Его взгляд упал на исписанную стену. Женька ткнул туда пальцем:

- Как насчёт этого? Солдат шёл по улице домой! Горланят в любом дворе. Ну, давайте! Они полагают, что я такой же, как вы. И я должен вести себя соответственно.

Любой нормальный человек бежал бы отсюда, сверкая пятками. Но Женю ещё в раннем детстве отличала отчаянная удаль, почти самоубийственная потребность идти грудью на любые баррикады, какие только можно найти поблизости.

Был очень маленький шанс, что его услышат. Бредущие, кажется, способны были внимать только голос в собственной голове, все же остальные, а особенно голоса взрослых, перестали быть для них авторитетом. «И это правильно», - сказал бы Женя-подросток, Женя, в котором бурлила кровь, кидая его в один головокружительный жизненный вираж за другим, но теперешний отчаянно желал, чтобы к нему прислушались.

Ответа нет. Что ж… эта попытка может стоить ему дырки в груди, но он должен попробовать. Выпятив грудь, Комаров заорал:

- Солдат шёл по улице домой.

И, не отставая от него ни на мгновение, будто что-то из его головы действительно посылало сигналы, вступил хор. «И увидел он этих ребят» они пели уже вместе, шагая плечом к плечу. Никто не смел поднять на детей оружие, они рассекали толпу, как лезвие топора гнилое полено.

- Я не слушаю! Не слушаю! - доносилось со всех сторон.

На возвышении возле давно не работающего пульта что-то происходило. Там не паниковали, там шла лихорадочная работа. Подняв голову, Женя увидел, как тот, кого он принял за химика, что-то делает блестящим длинным шилом с ухом Лимона. Это было настолько странно, что он даже остановился, пусть и не прекращая петь. Теперь он видел глаза мужчины; они бешено вращались, а лицо искажала гримаса.

- Быстрее же! – крикнул он.

- Уже всё, - ответил «химик», невысокий старичок с печатью торжественного безумия на лице. – Слышите что-нибудь?

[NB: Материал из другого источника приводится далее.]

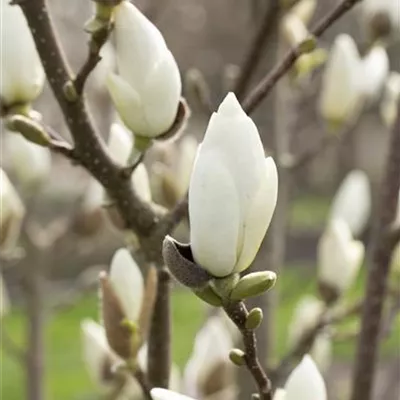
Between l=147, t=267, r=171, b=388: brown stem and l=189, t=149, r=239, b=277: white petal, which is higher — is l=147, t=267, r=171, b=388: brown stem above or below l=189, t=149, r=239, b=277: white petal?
below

- Что ты там копаешься? – Лимон вырвал из рук врача шило, конец которого, как оказалось, загибался под сорок пять градусов, и с силой воткнул во второе ухо. Жене показалось, будто он услышал, как лопается барабанная перепонка. Он ожидал, что мужчина упадёт и будет биться на полу в конвульсиях, ведь внутреннее ухо – очень тонкий инструмент, а боль от массивных повреждений, которые он сам себе причинил, вряд ли смог бы выдержать обычный человек, но он остался стоять. Даже не вздрогнул.

Только лицо начало меняться. Сначала вечно презрительную мину сменило удивление, потом – блаженство.

- Я ничего не слышу! – закричал он не своим голосом. – Ничего, братья! Никаких голосов!

Спрыгнул с постамента и пошёл сквозь толпу, улыбаясь и касаясь руками макушек скорчившихся бандитов. Они поднимали головы и смотрели ему вслед, будто пробуждаясь от сна. Медицинский инструмент так и торчал из его левого уха.

- Вы больше не будете иметь надо мной власти, - сказал он и ударом кулака размозжил череп ближайшему мальчишке. Кастет на его пальцах обагрился кровью и мозговой жидкостью. Песня оборвалась, оставшиеся дети весело и немного удивлённо спросили:

- Так вы послушаете Голос? Он очень добрый. Он был добр к нам – и будет добр ко всему миру.